In a cross join, all possible combinations of rows appear in the output table, regardless of whether or not rows share a matching key. Because all rows are joined, even if there is no matching key, it is not necessary to specify what keys to consider in an ON statement. A cross join is also known as a cartesian product.


The most commonly used type of SQL JOIN is the inner join. It turns out you’re already familiar with what an inner join does, and how it works – this is the type of join we’ve been using in pandas all along! In an inner join, we combine every row in our first table with its matching entry in the second table. If a row from either table does not have a match in the other table, it is omitted from the output.


Another way of interpreting the inner join: perform a cross join, then remove all rows that do not share a matching key. Notice that the output of the inner join above contains all rows of the cross join example that contain a single color across the entire row.

In a full outer join, all rows that have a match between the two tables are joined together. If a row has no match in the second table, then the values of the columns for that second table are filled with null. In other words, a full outer join performs an inner join while still keeping rows that have no match in the other table. This is best understood visually:


We have kept the same output achieved using an inner join, with the addition of partially-null rows for entries in s and t that had no match in the second table. Note that FULL OUTER JOIN is not supported by SQLite, the “flavor” of SQL that will be used in lab and homework.

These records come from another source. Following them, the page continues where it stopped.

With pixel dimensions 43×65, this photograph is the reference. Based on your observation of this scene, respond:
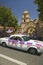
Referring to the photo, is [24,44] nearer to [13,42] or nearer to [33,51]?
[33,51]

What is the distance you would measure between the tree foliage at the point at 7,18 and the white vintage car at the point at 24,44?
37.6 m

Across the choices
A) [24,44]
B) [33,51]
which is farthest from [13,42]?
[33,51]

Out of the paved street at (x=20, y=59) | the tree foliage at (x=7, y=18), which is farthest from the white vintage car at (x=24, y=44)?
the tree foliage at (x=7, y=18)

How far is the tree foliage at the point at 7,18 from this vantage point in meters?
54.7

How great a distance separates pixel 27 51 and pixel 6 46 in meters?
3.20

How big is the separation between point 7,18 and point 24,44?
41.1 metres

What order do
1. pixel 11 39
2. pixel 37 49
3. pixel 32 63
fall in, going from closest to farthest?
pixel 32 63 < pixel 37 49 < pixel 11 39

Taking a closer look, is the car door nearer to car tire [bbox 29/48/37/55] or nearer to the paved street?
car tire [bbox 29/48/37/55]

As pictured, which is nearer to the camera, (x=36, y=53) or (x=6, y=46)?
(x=36, y=53)

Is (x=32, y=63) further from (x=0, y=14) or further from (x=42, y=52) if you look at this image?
(x=0, y=14)

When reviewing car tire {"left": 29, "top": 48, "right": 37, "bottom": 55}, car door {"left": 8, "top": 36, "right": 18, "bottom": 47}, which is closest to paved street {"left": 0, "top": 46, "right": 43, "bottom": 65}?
car tire {"left": 29, "top": 48, "right": 37, "bottom": 55}

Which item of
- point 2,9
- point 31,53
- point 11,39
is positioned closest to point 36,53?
point 31,53

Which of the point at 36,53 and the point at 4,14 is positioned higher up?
the point at 4,14

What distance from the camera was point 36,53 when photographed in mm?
13906
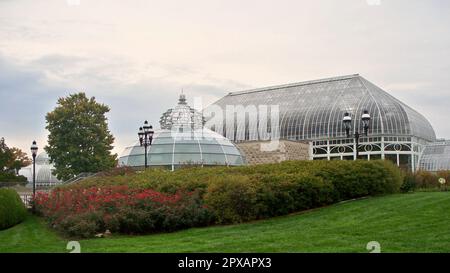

A left outer join is similar to a full outer join. In a left outer join, all rows in the left table are kept in the output table. If a row in the right table shares a match with the left table, this row will be kept; otherwise, the rows in the right table are omitted from the output.


A right outer join keeps all rows in the right table. Rows in the left table are only kept if they share a match in the right table. Right outer joins are not supported by SQLite.


In the examples above, we performed our joins by checking for equality between the two tables (i.e., by setting s.id = t.id). SQL also supports joining rows on inequalities, which is something we weren’t able to do when working in pandas. Consider a new dataset that contains information about students and teachers.


Often, we wish to compare the relative values of rows in different tables, rather than check that they are exactly equal. For example, we may want to join rows where students are older than the corresponding teacher. We can do so by specifying an inequality in our ON statement.